DnaJB6 depletion from Xenopus egg extracts induces spindle pole organization defects. (A) Western blot analysis of control and xDnaJB6-depleted (Δ-DnaJB6) Xenopus egg extracts (EE) without (−) or with (+) addition of the recombinant MBP–xDnaJB6-L. The depletion was very efficient and the recombinant protein was added at close to endogenous concentrations. 1 μl of egg extract was loaded per lane. The endogenous and recombinant proteins were detected with an in-house generated anti-xDnaJB6 antibody. (B) Fluorescence images of spindles assembled in control or DnaJB6-depleted egg extracts.

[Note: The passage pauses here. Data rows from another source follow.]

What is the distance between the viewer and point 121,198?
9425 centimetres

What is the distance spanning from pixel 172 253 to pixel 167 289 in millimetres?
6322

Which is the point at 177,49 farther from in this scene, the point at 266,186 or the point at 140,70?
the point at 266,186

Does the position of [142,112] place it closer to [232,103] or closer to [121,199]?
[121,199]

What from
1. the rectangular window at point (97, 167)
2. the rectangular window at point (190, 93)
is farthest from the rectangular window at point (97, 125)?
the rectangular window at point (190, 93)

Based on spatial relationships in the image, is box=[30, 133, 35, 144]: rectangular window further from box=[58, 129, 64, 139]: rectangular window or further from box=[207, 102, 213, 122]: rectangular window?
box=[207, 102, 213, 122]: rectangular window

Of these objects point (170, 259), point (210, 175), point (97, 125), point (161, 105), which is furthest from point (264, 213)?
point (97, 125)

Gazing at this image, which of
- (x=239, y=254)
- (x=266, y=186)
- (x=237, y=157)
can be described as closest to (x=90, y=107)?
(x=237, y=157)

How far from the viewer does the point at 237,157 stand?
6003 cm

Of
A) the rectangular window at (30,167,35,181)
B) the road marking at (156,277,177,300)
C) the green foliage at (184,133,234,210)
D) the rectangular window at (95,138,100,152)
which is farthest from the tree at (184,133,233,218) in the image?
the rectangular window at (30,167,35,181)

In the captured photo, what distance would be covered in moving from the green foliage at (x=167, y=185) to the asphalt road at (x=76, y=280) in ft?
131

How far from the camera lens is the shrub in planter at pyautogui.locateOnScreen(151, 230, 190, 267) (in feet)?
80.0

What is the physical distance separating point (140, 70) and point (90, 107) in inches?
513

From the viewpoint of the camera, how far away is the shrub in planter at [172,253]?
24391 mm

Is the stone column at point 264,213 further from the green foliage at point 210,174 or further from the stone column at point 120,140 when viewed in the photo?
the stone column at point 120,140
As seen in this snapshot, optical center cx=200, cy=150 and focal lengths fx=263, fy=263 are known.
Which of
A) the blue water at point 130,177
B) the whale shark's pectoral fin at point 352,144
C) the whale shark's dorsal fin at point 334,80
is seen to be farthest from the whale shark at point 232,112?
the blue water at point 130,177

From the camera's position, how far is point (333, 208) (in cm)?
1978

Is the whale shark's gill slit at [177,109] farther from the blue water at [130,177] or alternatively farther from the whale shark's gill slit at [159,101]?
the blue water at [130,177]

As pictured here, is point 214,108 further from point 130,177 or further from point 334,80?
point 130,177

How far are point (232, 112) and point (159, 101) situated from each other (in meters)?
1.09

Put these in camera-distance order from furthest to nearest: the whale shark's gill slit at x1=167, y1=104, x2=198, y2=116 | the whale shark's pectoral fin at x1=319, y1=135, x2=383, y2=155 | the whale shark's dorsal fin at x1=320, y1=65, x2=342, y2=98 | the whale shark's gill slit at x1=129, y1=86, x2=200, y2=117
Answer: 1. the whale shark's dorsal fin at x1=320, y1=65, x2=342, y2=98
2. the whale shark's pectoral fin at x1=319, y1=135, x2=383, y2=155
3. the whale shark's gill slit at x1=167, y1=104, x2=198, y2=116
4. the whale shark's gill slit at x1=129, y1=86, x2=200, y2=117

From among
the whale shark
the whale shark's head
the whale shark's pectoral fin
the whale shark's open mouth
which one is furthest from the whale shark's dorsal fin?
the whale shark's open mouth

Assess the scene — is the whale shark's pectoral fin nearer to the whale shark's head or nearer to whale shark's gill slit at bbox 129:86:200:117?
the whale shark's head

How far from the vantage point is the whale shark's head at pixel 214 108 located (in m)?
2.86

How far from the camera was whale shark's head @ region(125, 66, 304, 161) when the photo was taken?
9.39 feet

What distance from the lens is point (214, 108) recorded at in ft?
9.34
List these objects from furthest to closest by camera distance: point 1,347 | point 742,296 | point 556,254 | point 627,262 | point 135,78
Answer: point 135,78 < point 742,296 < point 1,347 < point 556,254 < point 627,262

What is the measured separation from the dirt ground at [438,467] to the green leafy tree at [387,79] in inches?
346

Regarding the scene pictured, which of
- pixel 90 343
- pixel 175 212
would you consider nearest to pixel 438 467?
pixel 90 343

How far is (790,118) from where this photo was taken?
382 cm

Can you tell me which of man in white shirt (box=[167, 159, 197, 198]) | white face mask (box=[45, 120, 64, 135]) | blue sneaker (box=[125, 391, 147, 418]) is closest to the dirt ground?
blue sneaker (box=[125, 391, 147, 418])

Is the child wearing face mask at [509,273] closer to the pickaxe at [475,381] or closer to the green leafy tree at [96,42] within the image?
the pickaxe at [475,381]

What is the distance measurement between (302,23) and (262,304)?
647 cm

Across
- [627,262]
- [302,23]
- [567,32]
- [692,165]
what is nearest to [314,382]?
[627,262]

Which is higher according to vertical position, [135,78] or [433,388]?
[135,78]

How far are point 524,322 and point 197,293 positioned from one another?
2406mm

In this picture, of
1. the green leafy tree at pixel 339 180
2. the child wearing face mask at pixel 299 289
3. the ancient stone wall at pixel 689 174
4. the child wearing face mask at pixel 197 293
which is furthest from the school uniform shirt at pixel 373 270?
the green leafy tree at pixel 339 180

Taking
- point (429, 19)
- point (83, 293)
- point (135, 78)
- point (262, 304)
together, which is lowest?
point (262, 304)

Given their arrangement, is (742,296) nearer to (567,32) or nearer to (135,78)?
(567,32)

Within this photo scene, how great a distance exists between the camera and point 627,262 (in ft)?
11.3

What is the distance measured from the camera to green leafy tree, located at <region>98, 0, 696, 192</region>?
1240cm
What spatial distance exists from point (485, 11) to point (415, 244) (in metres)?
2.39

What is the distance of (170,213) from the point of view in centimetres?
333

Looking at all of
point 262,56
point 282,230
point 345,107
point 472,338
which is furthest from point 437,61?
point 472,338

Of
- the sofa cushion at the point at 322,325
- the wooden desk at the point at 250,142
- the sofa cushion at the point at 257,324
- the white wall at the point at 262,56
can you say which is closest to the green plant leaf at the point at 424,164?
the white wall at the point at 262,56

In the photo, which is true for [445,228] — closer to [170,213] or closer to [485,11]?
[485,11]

Most spindles assembled in control-depleted extracts have focused spindle poles, whereas many spindles assembled in DnaJB6-depleted extracts show spindle pole focusing defects defined as ‘Split poles’ or ‘Open poles’ as shown. The white arrowheads point to the different types of spindle poles. In the merge, tubulin is shown in red and DNA in blue. Scale bar: 10 μm. (C) Graph showing the mean±s.d. percentage of focused spindle poles in control extracts (blue), DnaJB6-depleted extracts (green) and DnaJB6-depleted extracts containing MBP–xDnaJB6 (orange). Data are from four independent experiments in which 703, 607 and 358 spindle poles were examined, respectively. ***P<0.001 (ANOVA test). (D) Fluorescence image of a spindle assembled in egg extract supplemented with an excess of DnaJB6 (1 μM) showing tightly focused spindle poles (white arrowheads). Scale bar: 10 μm. Bar graph on the right shows the percentage of tightly focused poles in spindles assembled in control extracts supplemented with MBP (blue) and in extracts supplemented with MBP–xDnaJB6 (purple). Data are from three independent experiments in which 114 and 258 spindle poles were analyzed. ***P<0.0001 (Fisher exact test).